» Page excerpt:
++++++++++
Robert Sullivan

Personal information
- Full name: John Robert Sullivan
- Nationality: British
- Born: 19 June 1944 (age 82)
- Occupation: Judoka
- Spouse: Bonnie Tyler ​ ​(m. 1973; died 2026)​
- Relative: Catherine Zeta-Jones (cousin)

Sport
- Sport: Judo

= Robert Sullivan (judoka) =

British judoka (born 1944)

John Robert Sullivan (born 19 June 1944) is a British former judoka. He competed in the men's half-middleweight event at the 1972 Summer Olympics. In 1973 he married Welsh singer Bonnie Tyler.

== Career ==

=== Athletic career ===

Sullivan was a prominent competitive judoka in the early 1970s, competing in the men's half-middleweight division. At the 1972 Summer Olympics in Munich, he represented Great Britain at the Olympic Games, where he placed 18th overall. European Team Championships: He won a silver medal representing Great Britain at the 1972 championships held in the Netherlands.

=== Business and property ===
Following his retirement from sports, Sullivan became a successful property developer. Alongside his wife, Bonnie Tyler, he managed an extensive international real estate portfolio that included residential and commercial properties in the UK, Portugal, and New Zealand.
++++++++++
» Material provided:
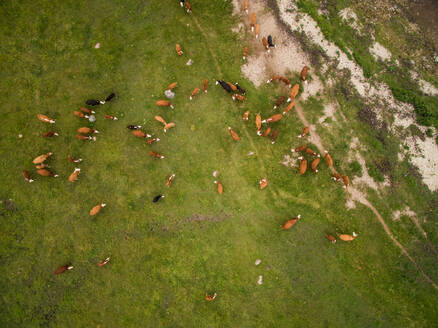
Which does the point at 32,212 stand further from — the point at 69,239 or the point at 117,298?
the point at 117,298

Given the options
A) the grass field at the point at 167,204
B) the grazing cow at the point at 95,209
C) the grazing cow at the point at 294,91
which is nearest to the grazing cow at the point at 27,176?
the grass field at the point at 167,204

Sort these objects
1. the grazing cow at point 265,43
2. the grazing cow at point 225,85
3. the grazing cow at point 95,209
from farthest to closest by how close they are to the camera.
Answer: the grazing cow at point 265,43, the grazing cow at point 225,85, the grazing cow at point 95,209

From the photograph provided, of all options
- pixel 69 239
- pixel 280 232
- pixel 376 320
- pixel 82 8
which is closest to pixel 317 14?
pixel 280 232

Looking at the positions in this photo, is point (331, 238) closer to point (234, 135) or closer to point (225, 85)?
point (234, 135)

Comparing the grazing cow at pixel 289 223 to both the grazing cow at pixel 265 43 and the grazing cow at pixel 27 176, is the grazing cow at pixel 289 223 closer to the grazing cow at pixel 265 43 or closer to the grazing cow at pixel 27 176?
the grazing cow at pixel 265 43

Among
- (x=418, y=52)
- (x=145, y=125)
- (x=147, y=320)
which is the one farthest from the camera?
(x=418, y=52)

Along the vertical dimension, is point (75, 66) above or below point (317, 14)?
below

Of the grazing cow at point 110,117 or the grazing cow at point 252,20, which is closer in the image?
the grazing cow at point 110,117

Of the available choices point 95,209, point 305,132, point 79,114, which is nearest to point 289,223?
point 305,132
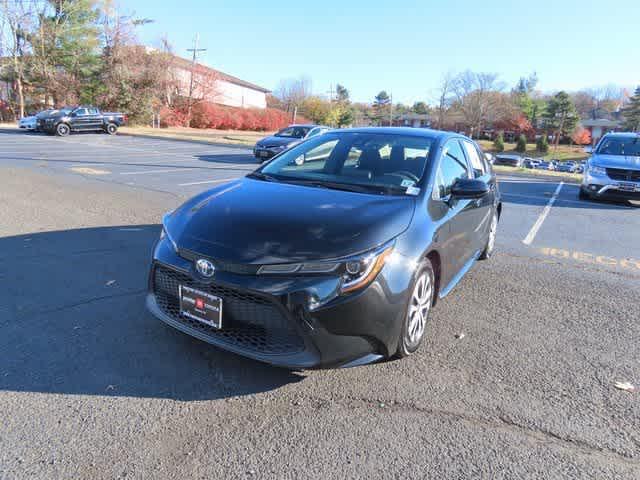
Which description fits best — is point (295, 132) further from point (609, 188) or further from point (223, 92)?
++++++++++
» What to produce:
Rewrite the passage of the Robert Sullivan article from "British judoka (born" to "singer Bonnie Tyler.", substituting "retired judoka" for "former judoka". You won't need the items for this.

» Exercise output:
British judoka (born 1944)

John Robert Sullivan (born 19 June 1944) is a British retired judoka. He competed in the men's half-middleweight event at the 1972 Summer Olympics. In 1973 he married Welsh singer Bonnie Tyler.